***** Source extract

Cassie – Interview 16
Cassie’s father was diagnosed with cancer of the tongue and throat in 2008. Cassie left her job to help her mother and become a full-time carer for her father.
After a period of illness Cassie’s father was diagnosed with cancer of the tongue and throat. Cassie left her job to help her mum run the family business and to help look after her dad. Her father had an operation which meant he couldn’t communicate and often only Cassie and her mum could understand him. Cassie took her father to many hospital appointments, including his radiotherapy treatment of which he was very frightened.
After some difficult times in hospital Cassie’s father decided that he wanted to be looked after at home. Cassie and her mother looked after him. Cassie often felt that her role had been reversed and that she felt like a parent; to her father. She often found the responsibility of looking after him exhausting, especially when his medication left him sedated.
Cassie found that the responsibility of caring for her father affected her other relationships, whilst she grew closer to her father, she found that she did not have time for herself or her friends.
Cassie felt that the help from the GP, Macmillan nurses and district nurses was very supportive. However Cassie felt let down by the doctors at the hospital and felt confused by the information about options for her father’s treatment from different departments within the hospital. Cassie felt that the Doctors were pressured and did not have time to answer all her questions.
Cassie commented that there was a centre for cancer patients at the hospital offering different services, but there was little information or support for carers. When her father died her mother was offered counselling, but Cassie wasn’t.

**********

Update the interview summary, beginning at the words "Cassie found that" and stopping after "all her questions.", with "district nurses" changed to "community nurses". The entries here are separate material, apart from the interview summary.

***** Records provided

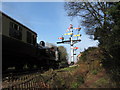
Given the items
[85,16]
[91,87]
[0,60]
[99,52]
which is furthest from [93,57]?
[0,60]

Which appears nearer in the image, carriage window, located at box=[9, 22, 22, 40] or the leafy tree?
the leafy tree

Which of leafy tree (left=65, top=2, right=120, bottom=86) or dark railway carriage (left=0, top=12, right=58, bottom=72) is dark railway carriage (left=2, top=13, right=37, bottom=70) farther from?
leafy tree (left=65, top=2, right=120, bottom=86)

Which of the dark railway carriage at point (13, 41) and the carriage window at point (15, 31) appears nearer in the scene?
the dark railway carriage at point (13, 41)

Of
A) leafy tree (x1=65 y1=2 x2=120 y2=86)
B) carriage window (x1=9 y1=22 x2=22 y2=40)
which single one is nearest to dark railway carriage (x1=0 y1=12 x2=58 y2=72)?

**********

Task result >>
Cassie found that the responsibility of caring for her father affected her other relationships, whilst she grew closer to her father, she found that she did not have time for herself or her friends.
Cassie felt that the help from the GP, Macmillan nurses and community nurses was very supportive. However Cassie felt let down by the doctors at the hospital and felt confused by the information about options for her father’s treatment from different departments within the hospital. Cassie felt that the Doctors were pressured and did not have time to answer all her questions.